While Johan self-destructs, Adam is rendered passive by his frequent abandonments. He latches on to anyone who offers to take care of him, with sometimes terrifying results. Meanwhile, he struggles to unlock his memories. He’s encouraged by Din, who argues that remembering his past is the only way to reclaim his identity, and in fact, that Indonesia as a whole suffers from a kind of willed amnesia. He compares Adam to a village he once visited, where a generation before Muslim and Christian neighbors had slaughtered one another.
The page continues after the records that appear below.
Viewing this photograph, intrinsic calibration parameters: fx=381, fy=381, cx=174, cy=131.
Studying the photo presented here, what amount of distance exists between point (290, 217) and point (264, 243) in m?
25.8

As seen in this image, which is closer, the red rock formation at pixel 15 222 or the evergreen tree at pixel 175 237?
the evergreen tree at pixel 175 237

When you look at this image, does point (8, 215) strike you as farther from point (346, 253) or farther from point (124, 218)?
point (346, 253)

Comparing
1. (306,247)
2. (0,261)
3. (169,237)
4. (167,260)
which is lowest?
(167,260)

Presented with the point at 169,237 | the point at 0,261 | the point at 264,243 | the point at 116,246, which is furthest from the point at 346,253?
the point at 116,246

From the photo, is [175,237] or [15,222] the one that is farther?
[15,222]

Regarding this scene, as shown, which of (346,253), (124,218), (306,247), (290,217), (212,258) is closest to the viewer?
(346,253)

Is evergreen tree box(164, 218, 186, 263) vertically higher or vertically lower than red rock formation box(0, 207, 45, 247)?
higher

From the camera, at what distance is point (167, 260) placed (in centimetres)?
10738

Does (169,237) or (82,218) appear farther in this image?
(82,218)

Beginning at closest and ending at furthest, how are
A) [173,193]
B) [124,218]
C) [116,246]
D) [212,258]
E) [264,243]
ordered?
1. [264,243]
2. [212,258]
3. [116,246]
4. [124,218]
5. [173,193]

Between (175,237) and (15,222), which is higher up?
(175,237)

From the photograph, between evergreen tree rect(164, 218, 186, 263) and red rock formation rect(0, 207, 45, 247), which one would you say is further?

“Everyone walked about in a daze, as if they were daydreaming. It was as if their whole beings were devoted to suppressing their memories,” Din tells Adam. “We all suffer from it one way or another. Erasing memories in this semiconscious way goes on everywhere, on a national scale, with culture – everything. We Asians are very good at it. If there’s a drought that kills hundreds of thousands, or an earthquake, or the government fires on demonstrators – well, we just forget it and move on. It lingers in our psyche but we never let it come to the surface.... When I lived in Europe I saw that Westerners remember everything – they commemorate bad things that happened to them. It was the only thing I liked about the West.”

There are couple of coincidences too many near the end of the novel, and certain characters’ motivations remain ever unclear, but Aw’s haunting writing and his detailed evocation of 1960s Indonesia are both masterly. “Map of the Invisible World” is both exquisitely and subtly rendered.

Yvonne Zipp regularly reviews fiction for the Monitor.